This is the official model card for VideoSEAL: Mitigating Evidence Misalignment in Agentic Long Video Understanding by Decoupling Answer Authority (ICML 2026).

VideoSEAL is an agentic framework for long-video question answering. It separates the planner role (deciding which evidence to gather) from the answerer role (judging the evidence), mitigating the "evidence misalignment" where models produce correct answers not supported by retrieved evidence.

VideoSEAL provides offline build utilities for long video indexing:

OCR subtitles (SRT) → OCR captions + (optional) embeddings
Clip captions (VLM) → clip captions + (optional) embeddings
Merge into a unified semantic index under indexes/semantic/<video_id>/
(Optional) generate a global full_story.txt summary

📦 Layout

🧰 Shell entrypoints: scripts/
🐍 Python package: videoseal/
✅ Tests: test/
🧩 OCR toolchain (vendored): third_party/video-subtitle-extractor/

⚙️ Configuration

Defaults live in the scripts under scripts/.
Put real API keys/endpoints in your shell environment / job launcher.

🏗️ Run offline build

cd /path/to/VideoSEAL

export MLLM_API_KEY="sk_your_api_key"
export EMBEDDING_API_KEY="sk_your_api_key"

════════════════════

* GIVEN TASK:
From the VideoSEAL model card, list every directory path given under the "Layout" heading. The records that follow play no part in the task.

* DATASET CONTENT:
════════════════════

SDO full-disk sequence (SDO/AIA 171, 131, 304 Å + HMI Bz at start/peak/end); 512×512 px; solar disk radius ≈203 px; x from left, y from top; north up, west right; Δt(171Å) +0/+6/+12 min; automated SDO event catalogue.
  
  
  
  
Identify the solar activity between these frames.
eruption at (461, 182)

════════════════════

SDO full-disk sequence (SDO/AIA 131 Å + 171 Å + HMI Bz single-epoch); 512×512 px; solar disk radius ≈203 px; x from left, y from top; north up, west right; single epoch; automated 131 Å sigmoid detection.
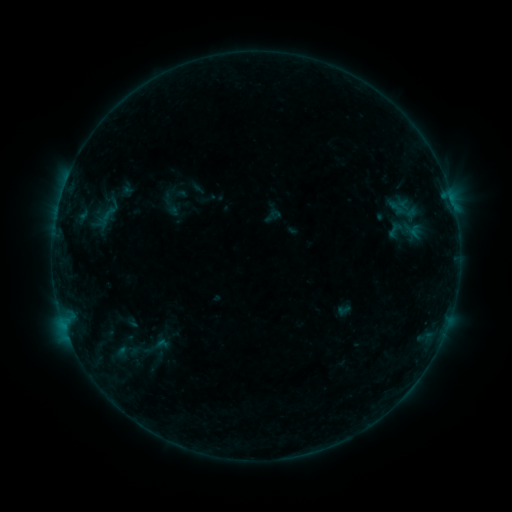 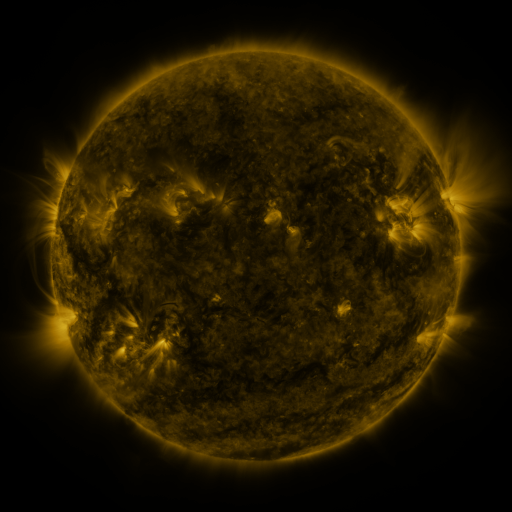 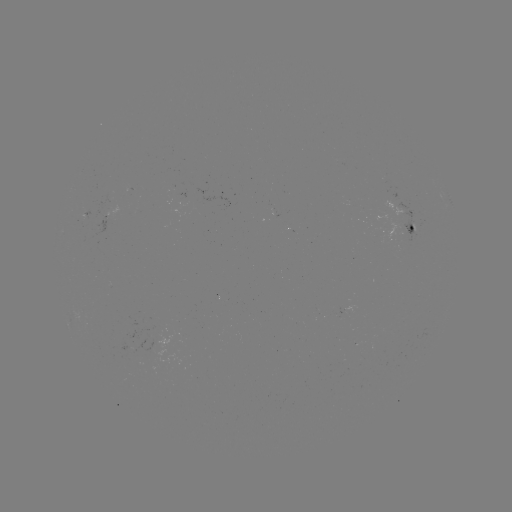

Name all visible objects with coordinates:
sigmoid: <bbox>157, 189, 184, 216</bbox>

════════════════════

* EXPECTED OUTPUT:
- scripts/
- videoseal/
- test/
- third_party/video-subtitle-extractor/